Restate the whole of the data below word for word, skipping the images.

Segment Open

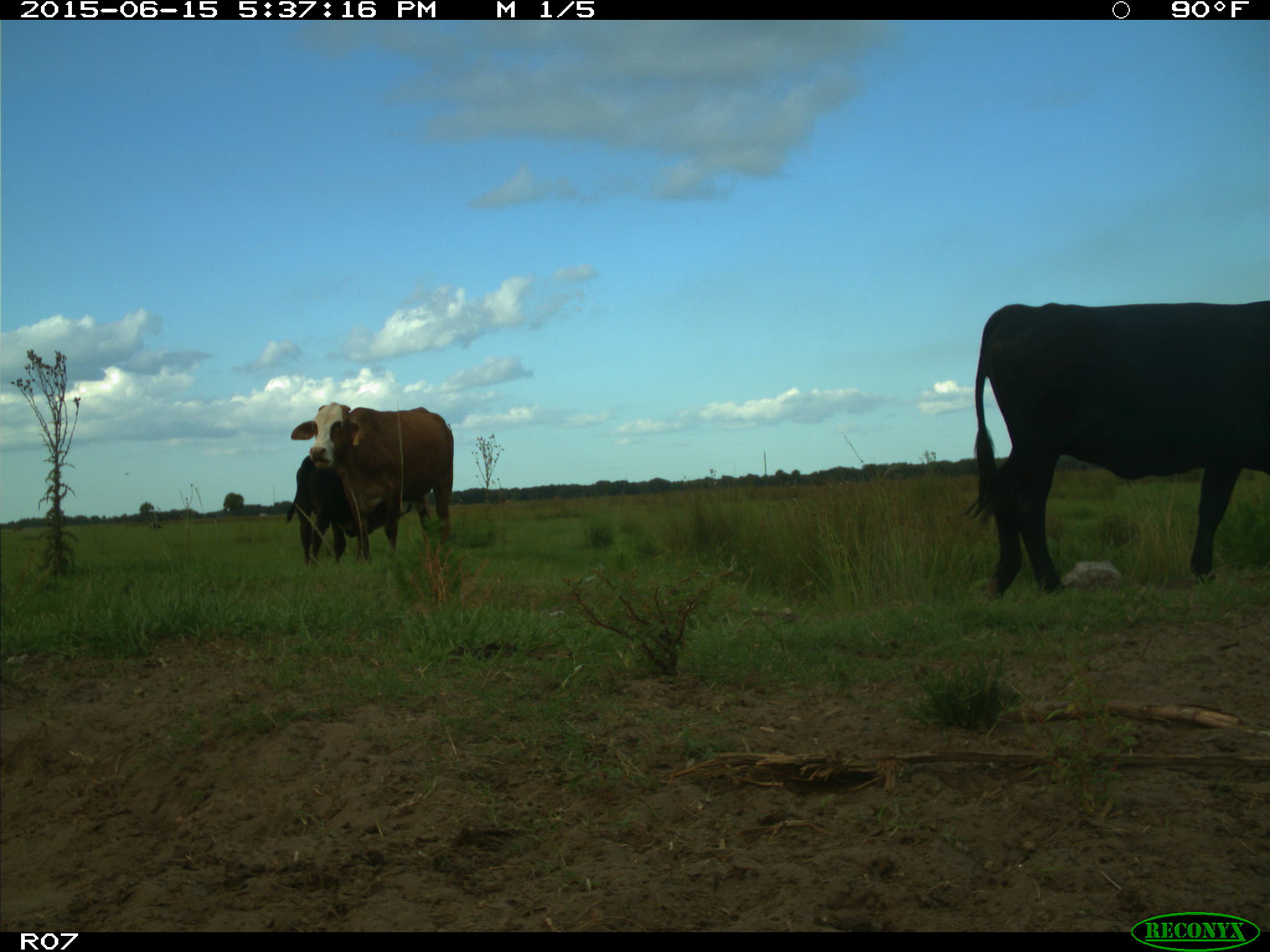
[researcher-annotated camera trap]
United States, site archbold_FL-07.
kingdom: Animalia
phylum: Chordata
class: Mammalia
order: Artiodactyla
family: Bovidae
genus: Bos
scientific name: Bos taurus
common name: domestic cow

Segment Closed

## EXPECTED ANSWER
[researcher-annotated camera trap]
United States, site archbold_FL-07.
kingdom: Animalia
phylum: Chordata
class: Mammalia
order: Artiodactyla
family: Bovidae
genus: Bos
scientific name: Bos taurus
common name: domestic cow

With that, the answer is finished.